HOW TO COMPLETE THIS TASK
Your answer should hold exactly the lines below from the line with "Главная страница официального" through the line with "Мандрувати з легендарним", both included, and no pictures at all.

RECORDS SUPPLIED
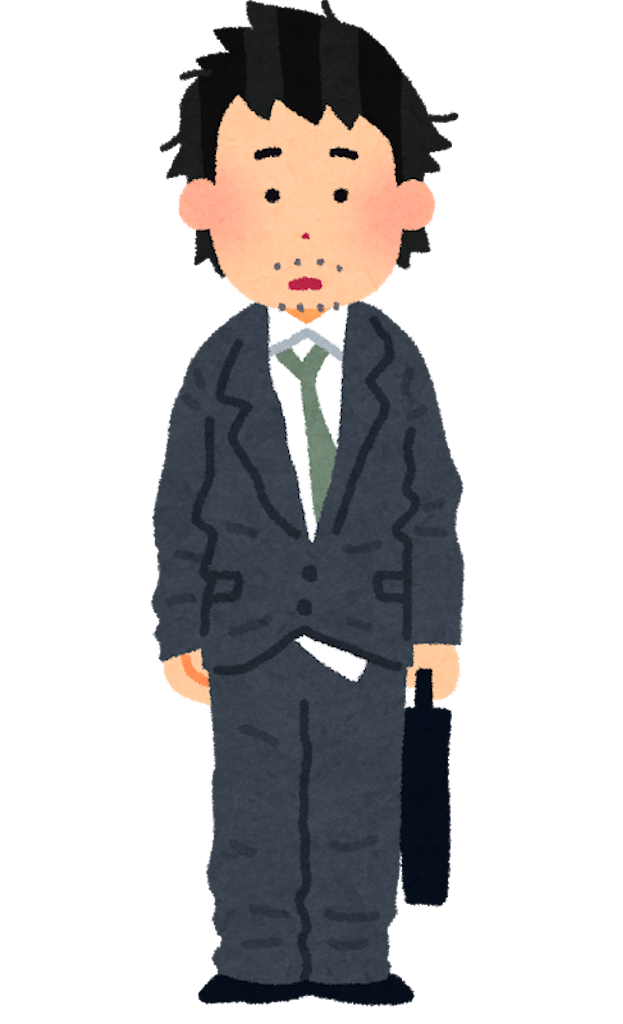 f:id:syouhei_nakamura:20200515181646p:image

==

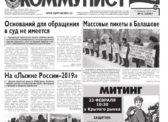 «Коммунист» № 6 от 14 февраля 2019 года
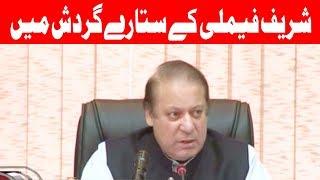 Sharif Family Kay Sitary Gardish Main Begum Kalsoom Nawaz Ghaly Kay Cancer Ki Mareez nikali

--

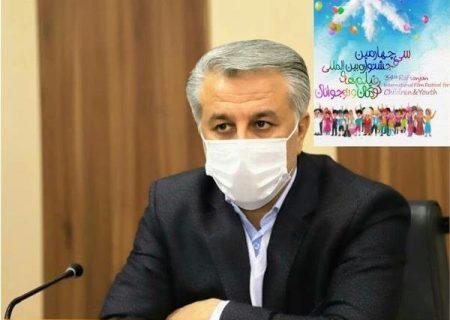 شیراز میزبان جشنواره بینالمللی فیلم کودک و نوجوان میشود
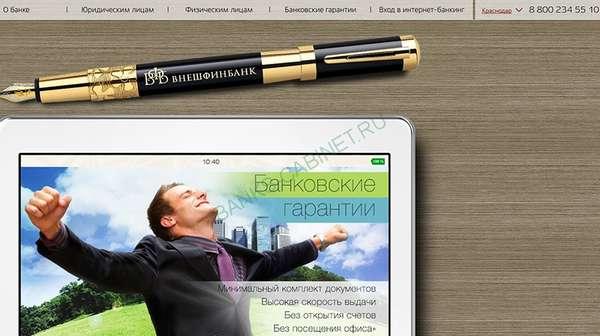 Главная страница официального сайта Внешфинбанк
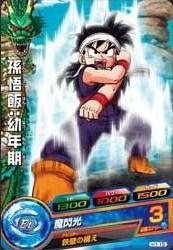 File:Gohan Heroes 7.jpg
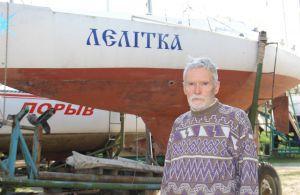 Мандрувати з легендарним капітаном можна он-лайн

SOLUTION
 Главная страница официального сайта Внешфинбанк
 File:Gohan Heroes 7.jpg
 Мандрувати з легендарним капітаном можна он-лайн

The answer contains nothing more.